- [TASK GOAL] The records below must be repeated exactly, but without their pictures.

- [RECORDS SHOWN]
========

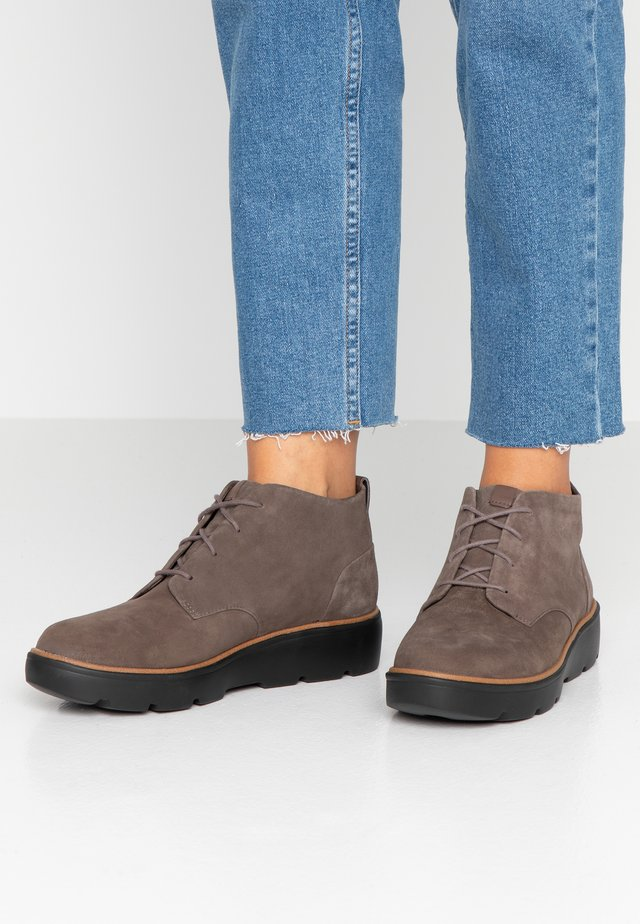 UN BALSA MID - Ankle boots - taupe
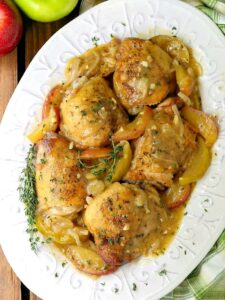 chicken thigh recipe with apple cider gravy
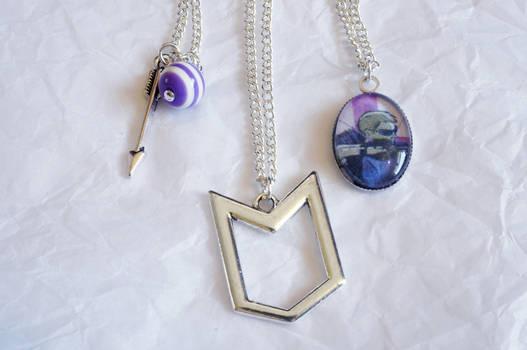 Hawkeye Inspired Necklace Set
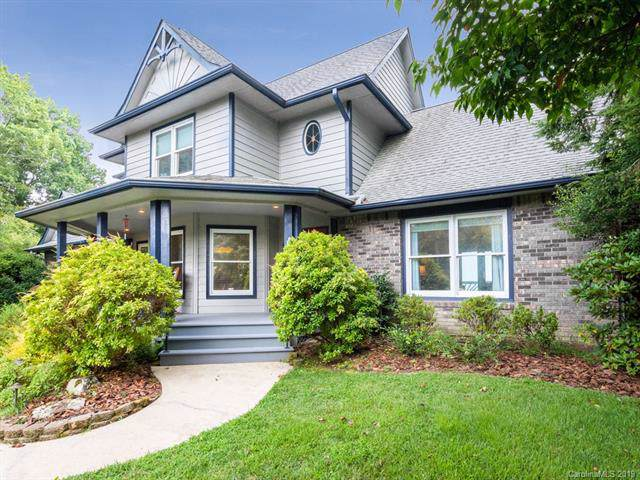 911 Sunlight Ridge Drive, Hendersonville, NC 28792 (#3536864) :: Keller Williams Professionals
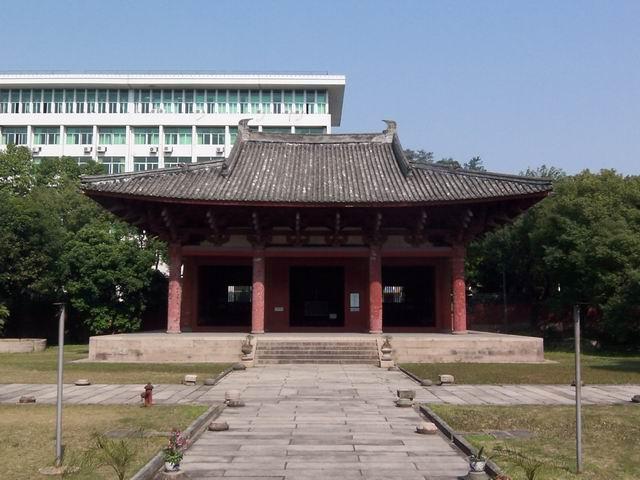 華林寺大殿正面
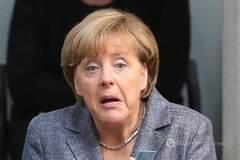 Папа Франциск рассказал о звонке от рассерженной Меркель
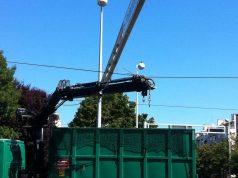 Kamion zagrebačkog holdinga potrgao žice, kolaps u Dubravi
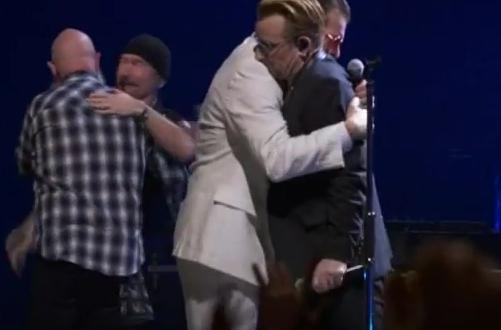 Eagles of Death Metal tocó con U2 en Paris: emotivo abrazo con Bono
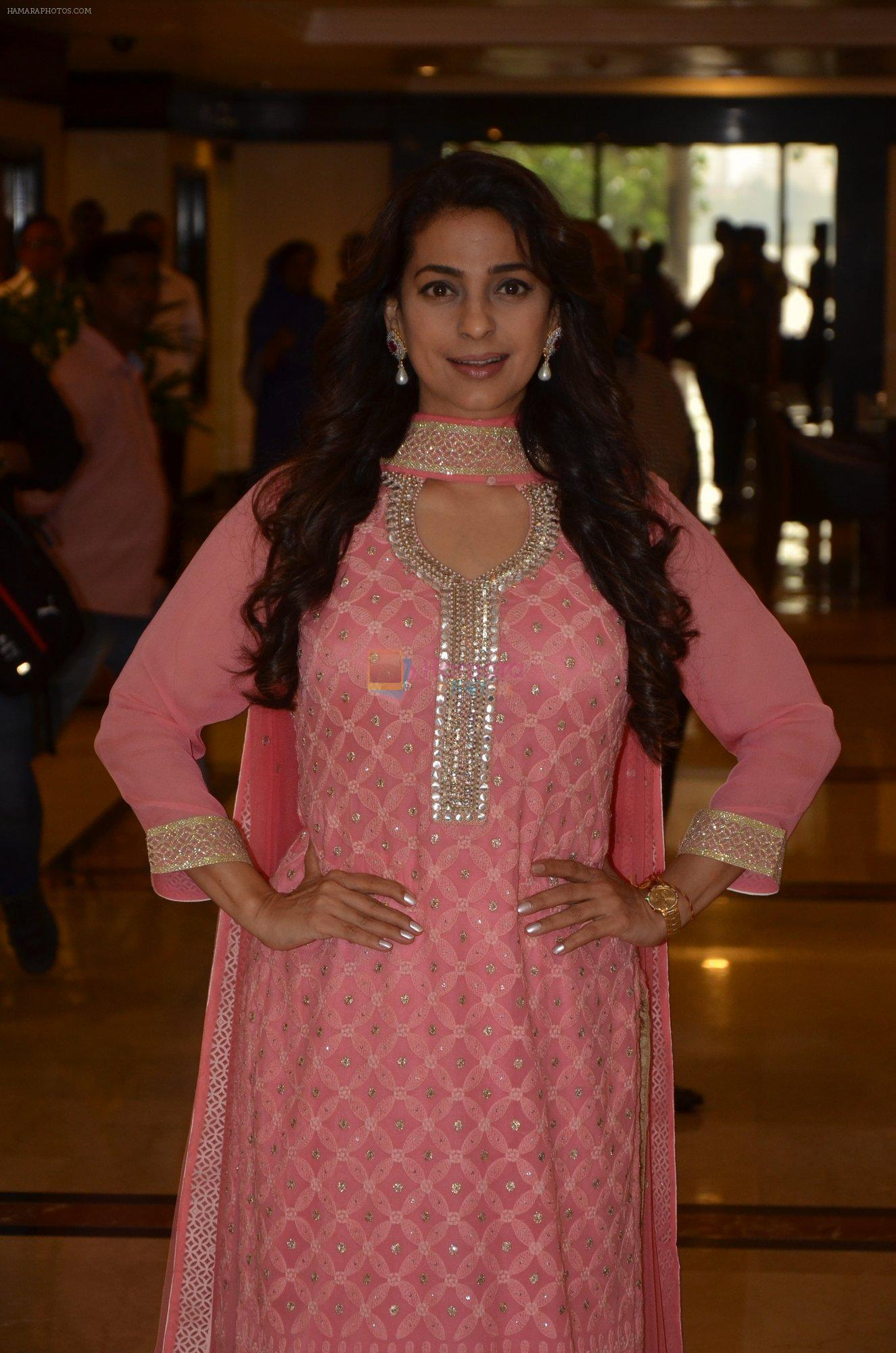 Juhi Chawla at Priyadarshni Award on 19th Set 2016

========

- [RESULT]
 UN BALSA MID - Ankle boots - taupe
 chicken thigh recipe with apple cider gravy
 Hawkeye Inspired Necklace Set
 911 Sunlight Ridge Drive, Hendersonville, NC 28792 (#3536864) :: Keller Williams Professionals
 華林寺大殿正面
 Папа Франциск рассказал о звонке от рассерженной Меркель
 Kamion zagrebačkog holdinga potrgao žice, kolaps u Dubravi
 Eagles of Death Metal tocó con U2 en Paris: emotivo abrazo con Bono
 Juhi Chawla at Priyadarshni Award on 19th Set 2016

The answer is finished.